It's a different matter for an asset acquisition but generally, if you're performing the same role, in certain jurisdictions your existing contract terms have to be respected (this is the case in Europe at least, I would assume that in the US, the position is more flexible though).
You'd like to think your new employer is reasonable and would at least consider feedback/amendments from you in the first instance. At worst they can reject the proposed amendments and then you will have to decide to accept or look elsewhere, but at least you would have given it a go.
Contracts obviously seek to impose clarity on a relationship and so I have some sympathy with a company attempting to create a completely black and white position (if it's not carved out, it's ours). If you are concerned about this approach and want more flexibility then you could revise so any work in your private time unrelated to anything work-related is yours. This comes with its own pitfalls in some ways - it's difficult to nail down with clarity where the dividing line is, which in part explains the company's desire for a black and white approach.

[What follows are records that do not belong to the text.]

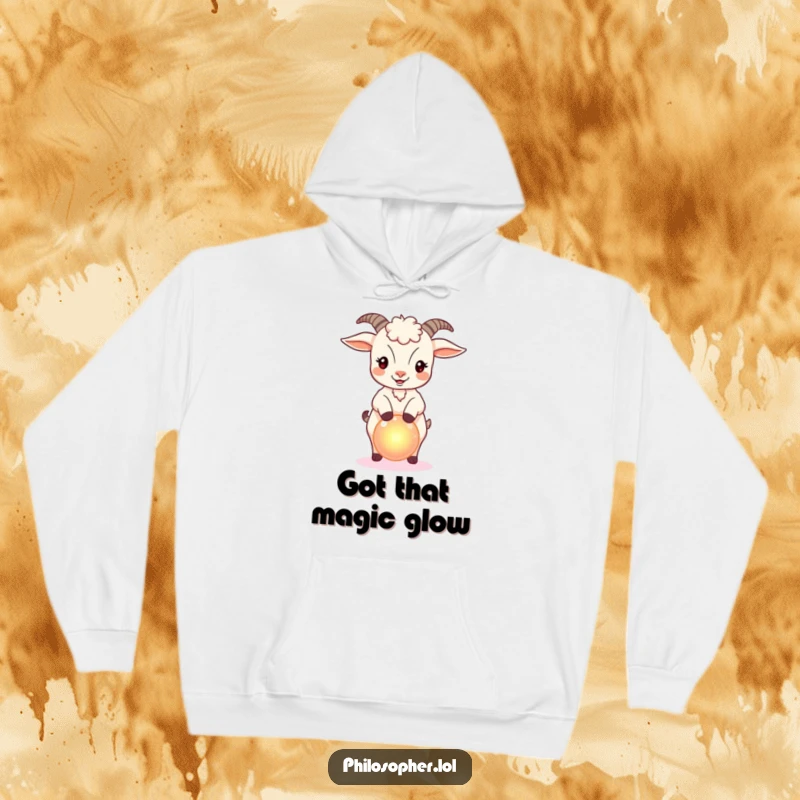 Funny hoodie with a bouncy goat balancing a small, glowing orb, perfect for cozy nights filled with wonder.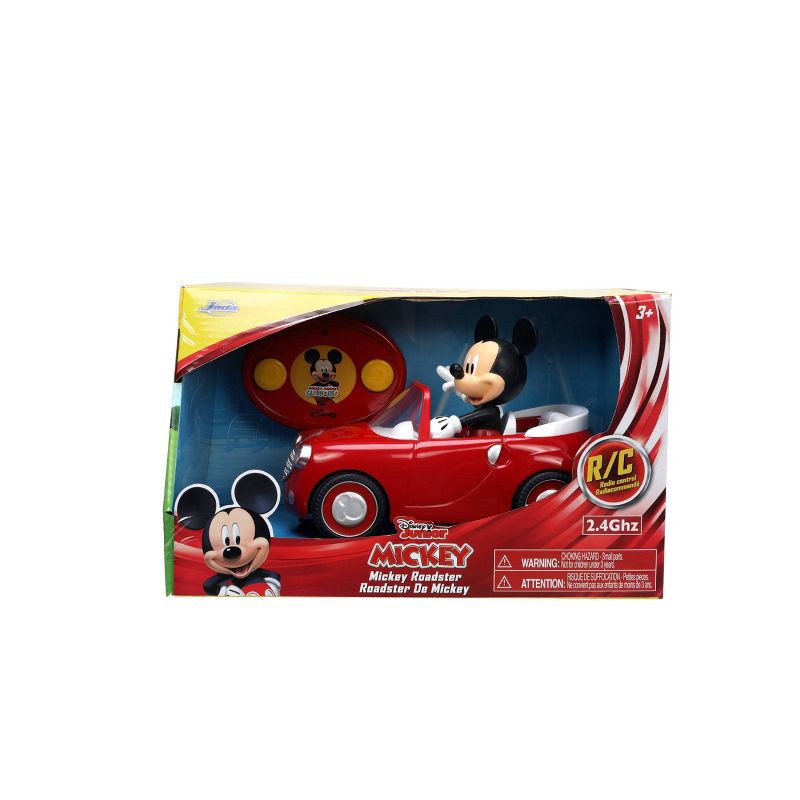 slide 7 of 7, Jada Toys Disney Junior RC Mickey Mouse Club House Roadster Remote Control Vehicle 7" Glossy Red, 1 ct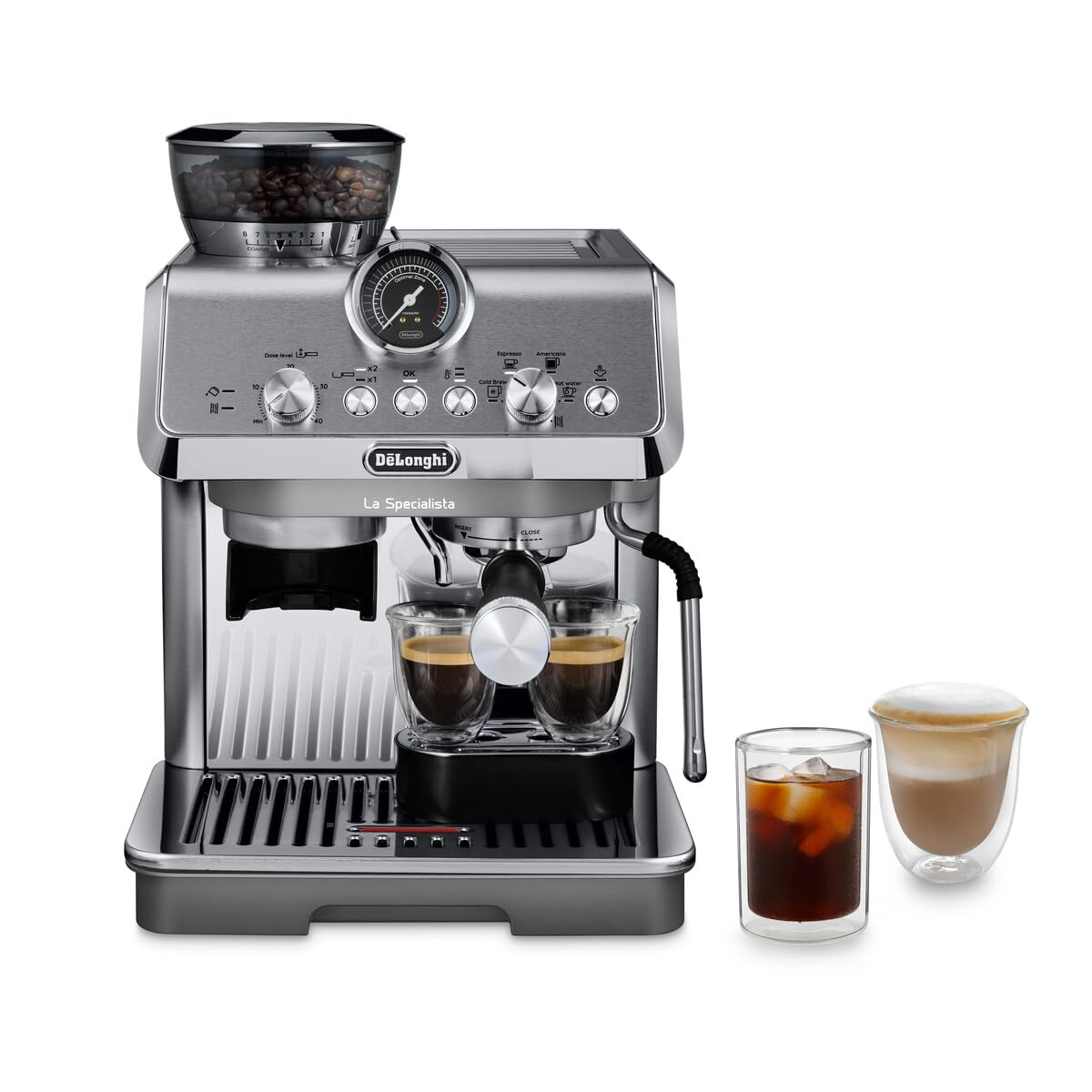 ماشین قهوه ساز De'Longhi Cold Brew LA SPECIALISTA ARTE EVO، ماشین اسپرسو باریستا با آسیاب داخلی، فناوری استخراج سرد، هنر لته من و کنترل فعال دما EC9255.M نقره‌ای - نوشیدنی گرم و سرد Cold Brew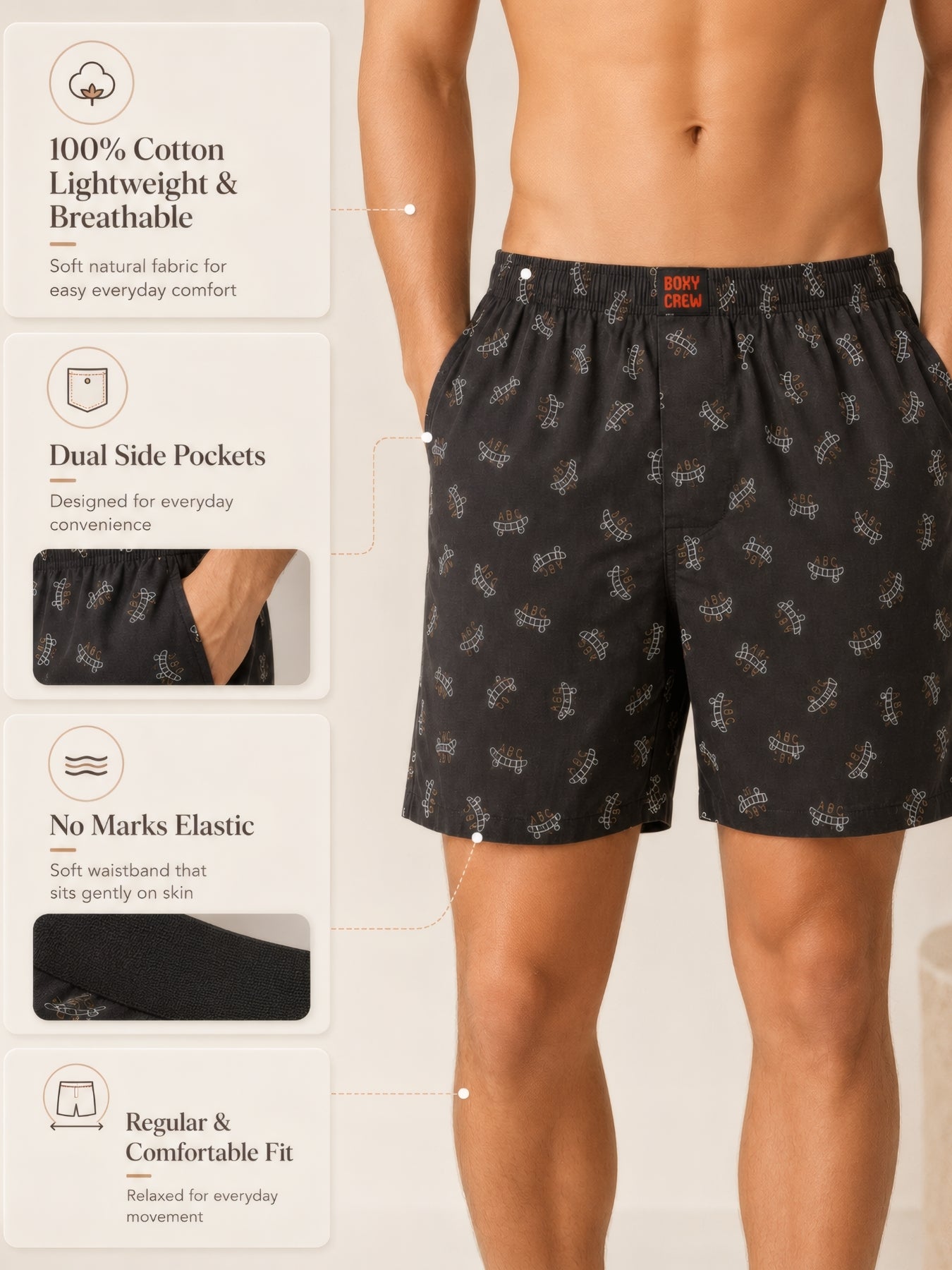 Boxy Crew Men's 100% Cotton No-Mark Boxer Shorts – BC-MBX031 – product image 3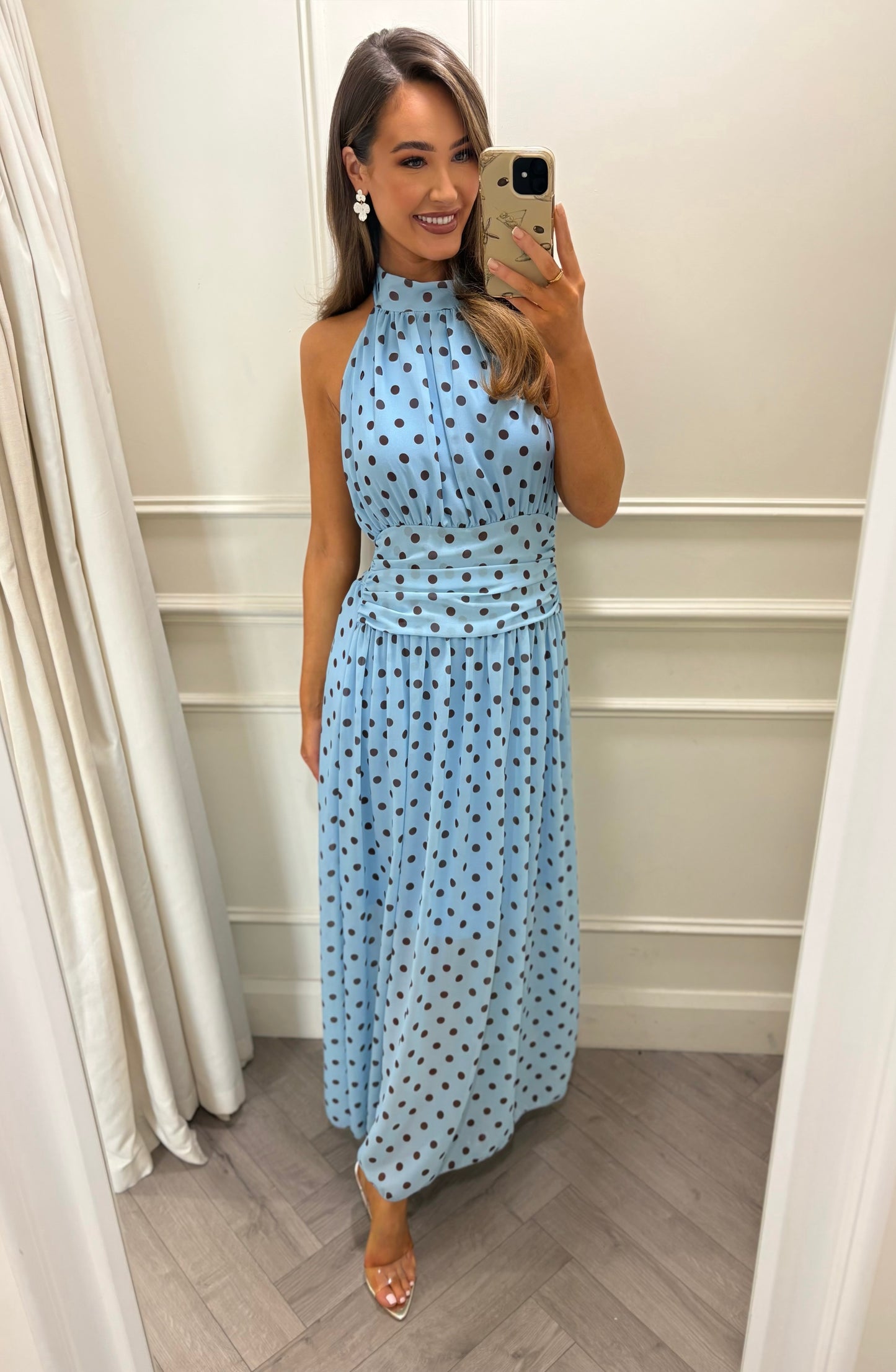 Pollie Polka Dot Dress Blue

In terms of ownership of previous IP, it would depend on the wording of the agreement, they might just be looking for an assignment of future IP developed whilst working for them, or they might want an assignment of past IP not expressly referenced in the agreement. The latter would be rather draconian but that's not to say the company wouldn't request it!
I'd be glad to give a read of the contract on an informal basis, if you want.
These kind of details are exactly why you should hire a labour lawyer. Also, your 100% that if it is a share purchase (even if only a majority stake) that the old contract is simply still valid.
Acquisitions of any kind don't magically invalidate all the contracts the company has entered in over its lifespan.
That's the case in the EU with the Acquired Rights Directive (and national implementations) which covers transfers of businesses/undertakings. Employees will automatically transfer, provided that in certain cases employer can update terms and conditions/make redundancies where justified (so called ‘economic, technical or organisational reasons’).